**Task requirements**
Print word for word the lines of the records, starting with the line that contains "Is the position" and going on through the end of the records.

++++++

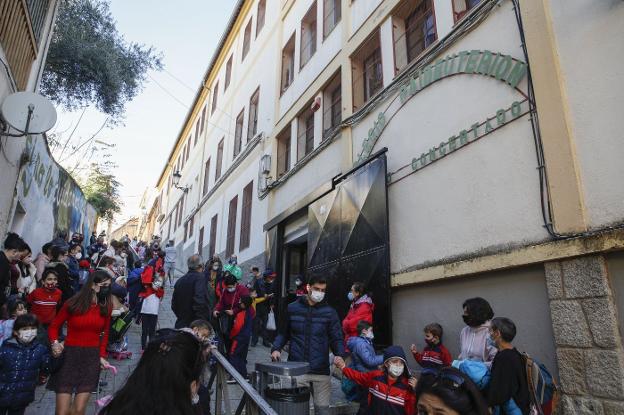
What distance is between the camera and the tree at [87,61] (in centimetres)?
1072

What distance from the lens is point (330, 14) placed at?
10.9 metres

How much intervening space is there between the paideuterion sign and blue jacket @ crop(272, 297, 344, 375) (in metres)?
2.87

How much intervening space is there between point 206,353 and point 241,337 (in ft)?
9.01

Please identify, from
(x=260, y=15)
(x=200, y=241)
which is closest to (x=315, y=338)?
(x=260, y=15)

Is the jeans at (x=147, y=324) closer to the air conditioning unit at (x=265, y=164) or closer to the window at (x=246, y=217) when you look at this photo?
the air conditioning unit at (x=265, y=164)

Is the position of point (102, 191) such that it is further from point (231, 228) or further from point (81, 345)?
point (81, 345)

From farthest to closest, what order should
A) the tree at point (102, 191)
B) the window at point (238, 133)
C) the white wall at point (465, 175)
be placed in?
the tree at point (102, 191), the window at point (238, 133), the white wall at point (465, 175)

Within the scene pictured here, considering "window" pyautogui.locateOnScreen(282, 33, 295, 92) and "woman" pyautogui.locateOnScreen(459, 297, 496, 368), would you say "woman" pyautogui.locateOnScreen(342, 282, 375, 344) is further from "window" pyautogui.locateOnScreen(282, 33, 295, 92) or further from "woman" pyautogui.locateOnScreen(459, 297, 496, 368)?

++++++

**Task output**
Is the position of point (102, 191) such that it is further from point (231, 228) or further from point (81, 345)?
point (81, 345)

From farthest to closest, what order should
A) the tree at point (102, 191)
B) the window at point (238, 133)
C) the white wall at point (465, 175)
be placed in?
the tree at point (102, 191), the window at point (238, 133), the white wall at point (465, 175)

Within the scene pictured here, considering "window" pyautogui.locateOnScreen(282, 33, 295, 92) and "woman" pyautogui.locateOnScreen(459, 297, 496, 368), would you say "woman" pyautogui.locateOnScreen(342, 282, 375, 344) is further from "window" pyautogui.locateOnScreen(282, 33, 295, 92) or further from "woman" pyautogui.locateOnScreen(459, 297, 496, 368)?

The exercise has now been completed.